Few people can feed you joy. Fuck, they can’t even sit in the passenger seat on the way to joy, or in the jump seat, in the baby seat, in the hatchback, strapped to the roof, dragging behind like tin cans, bouncing and sparking across the mundane world, wincing at every blow. Few people are light-boned and curious enough to drag upward, tug forward and lug over, carrying their things for them, telling them to cry whenever the mood strikes, urging them to laugh as they’re crying, reminding them that saltwater flows downward, melting the ice, and winds its way to the ocean, where the real party begins. That’s not me they’ll tell you, I hate mountains, fuck the sun, I’m not like that, fuck the ocean.
They want to be loved but not known, or known but unloved. They want to feel rejected so they can work harder to be someone they’re not, even as they tell you who they think they are, pretending it’s all set in stone, pretending they’re not already changing before your eyes. They want to feel your warm hands on the back of their neck but without the part where you actually put your actual hands on their actual neck, and feel the rays of the moon solidify inside them like hot glass. They want to stay fragile as frost, cured fatty meat all tangled in barbed wire, dripping salt on the snow, looking down down down to where the jagged edge of the cliff meets a river of tears.

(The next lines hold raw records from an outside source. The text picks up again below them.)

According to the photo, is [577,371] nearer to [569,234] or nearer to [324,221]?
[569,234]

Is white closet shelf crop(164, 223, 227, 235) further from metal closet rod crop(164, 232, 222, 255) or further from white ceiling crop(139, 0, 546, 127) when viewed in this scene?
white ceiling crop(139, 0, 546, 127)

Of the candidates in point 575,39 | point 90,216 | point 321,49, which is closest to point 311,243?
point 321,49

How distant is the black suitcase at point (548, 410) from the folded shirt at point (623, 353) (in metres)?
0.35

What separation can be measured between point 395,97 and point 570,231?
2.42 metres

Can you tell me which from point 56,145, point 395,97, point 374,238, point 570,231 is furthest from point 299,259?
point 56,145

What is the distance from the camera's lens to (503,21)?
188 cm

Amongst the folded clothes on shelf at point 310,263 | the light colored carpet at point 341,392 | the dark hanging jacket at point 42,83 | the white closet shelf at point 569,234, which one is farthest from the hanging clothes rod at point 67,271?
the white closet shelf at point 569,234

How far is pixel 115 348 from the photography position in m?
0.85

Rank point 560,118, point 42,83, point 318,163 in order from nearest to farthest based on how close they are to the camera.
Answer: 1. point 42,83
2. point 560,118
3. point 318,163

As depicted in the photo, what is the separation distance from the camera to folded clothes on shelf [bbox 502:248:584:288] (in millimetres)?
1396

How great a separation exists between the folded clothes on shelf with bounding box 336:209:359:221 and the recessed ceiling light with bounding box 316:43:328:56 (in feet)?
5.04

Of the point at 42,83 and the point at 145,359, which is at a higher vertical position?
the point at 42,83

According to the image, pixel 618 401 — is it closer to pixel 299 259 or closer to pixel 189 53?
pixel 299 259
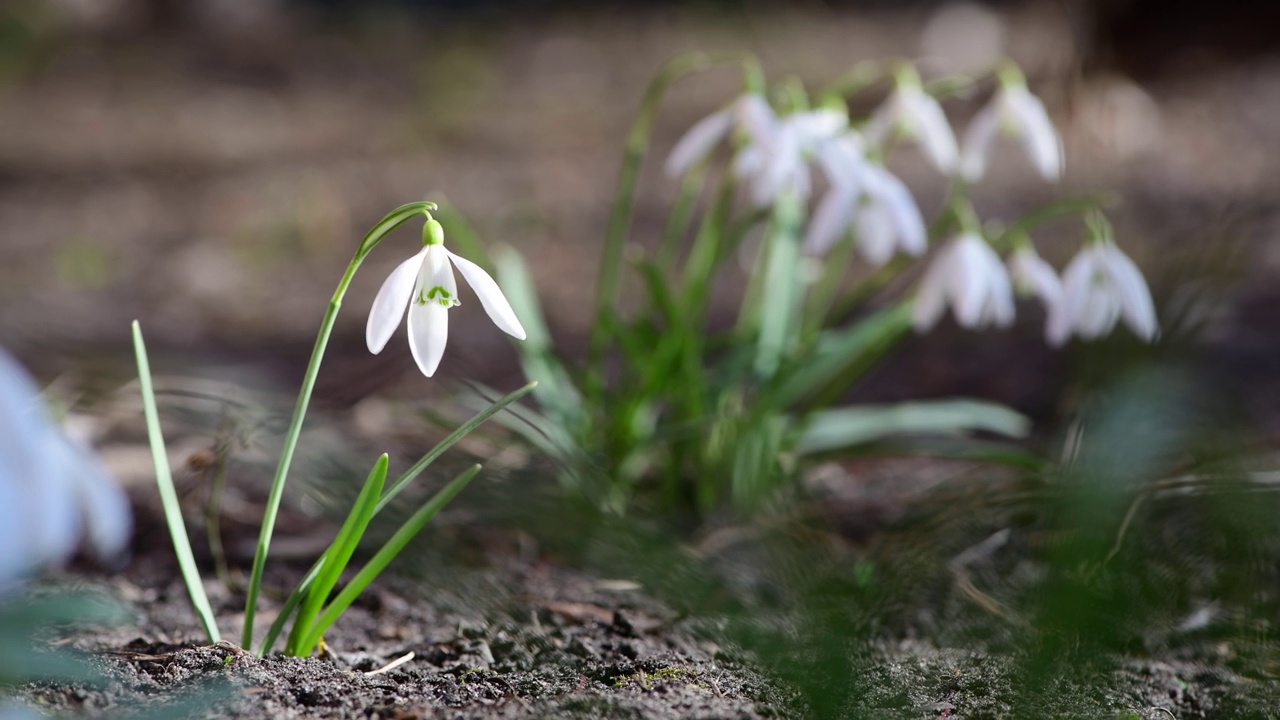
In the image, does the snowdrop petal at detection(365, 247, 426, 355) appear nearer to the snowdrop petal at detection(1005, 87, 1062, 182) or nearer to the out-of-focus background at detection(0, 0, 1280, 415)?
the out-of-focus background at detection(0, 0, 1280, 415)

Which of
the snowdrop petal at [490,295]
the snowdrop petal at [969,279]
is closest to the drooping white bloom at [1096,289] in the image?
the snowdrop petal at [969,279]

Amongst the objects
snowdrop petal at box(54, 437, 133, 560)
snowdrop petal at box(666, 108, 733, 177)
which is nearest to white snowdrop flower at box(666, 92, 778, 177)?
snowdrop petal at box(666, 108, 733, 177)

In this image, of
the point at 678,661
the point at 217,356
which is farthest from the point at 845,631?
the point at 217,356

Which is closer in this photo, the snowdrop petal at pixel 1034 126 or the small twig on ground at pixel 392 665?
the small twig on ground at pixel 392 665

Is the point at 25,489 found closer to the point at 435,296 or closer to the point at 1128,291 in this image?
the point at 435,296

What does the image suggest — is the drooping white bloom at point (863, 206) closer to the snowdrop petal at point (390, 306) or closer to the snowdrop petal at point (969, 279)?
the snowdrop petal at point (969, 279)

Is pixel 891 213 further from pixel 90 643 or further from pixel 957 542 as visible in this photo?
pixel 90 643

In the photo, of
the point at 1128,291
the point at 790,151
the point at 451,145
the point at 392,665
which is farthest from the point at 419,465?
the point at 451,145
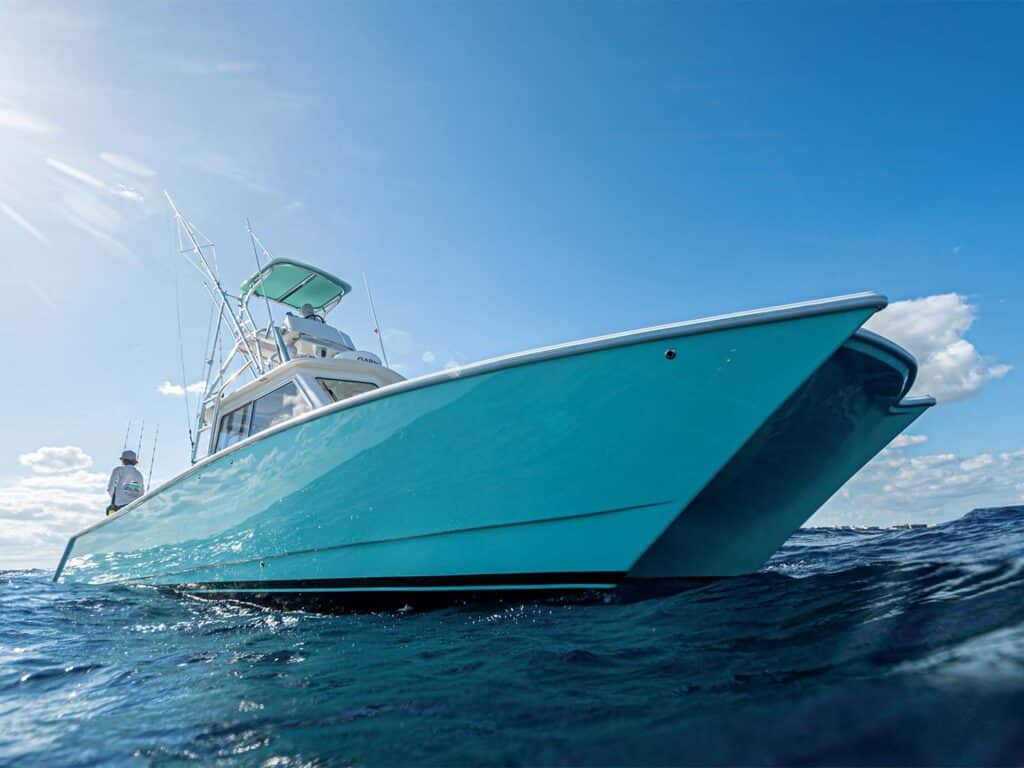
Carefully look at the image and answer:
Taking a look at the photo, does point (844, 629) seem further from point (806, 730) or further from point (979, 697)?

But once in a while you find one, so sure that you’re wrong but still listening, turning it over, full of secret hopes and strangled longing, bright and blazing imagination hidden behind dead eyes, like stars waiting behind a flat overcast sky for dark to fall so they can finally blaze.
I know you, I tell them.
I know you better than you do, I know you already, I knew you before I met you. I see you twinkling, you sodden little sulker, I hear your muscles aching in the dead of night, I smell your wretched daydreams during my lunch hour, you utter fool, you sentient haze, you grumpy fumbler, you tiny little too busy gotta run, always holding those words in your minty mouth like an anxious bird twitching behind the cage of your locked teeth. You think those sounds will keep you free but they keep you underfed, underserved, underwhelmed, because you’re half girl, half horse, half wizard, half whore, half barkeep, half bear trap, half glazed, half razor, half empty, half bad.
That’s five fair freaks in one sack of cells, begging for forgiveness and entrapment, aching for anguish and titillation, exhausted by your own tired tales, ravenous for salvation, for danger, for blind allegiance, for a best friend forever and ever, the blood and the thorns, sunlight and splinters, the ennobling surrender to the will of the sky. I know you, voracious indifferent monster. I see the lamb inside but this is not a sacrifice. We belong on a mountaintop together, that is all.
Ask Polly left the Cut for Substack, where my bitch sister plans to expand her day spa prose and experiment with her refrigerator magnet inspo and lobotomized bourgie butthole collabs. Will Molly stay weird? Please stop underestimating me, it makes your skin look dull and gray.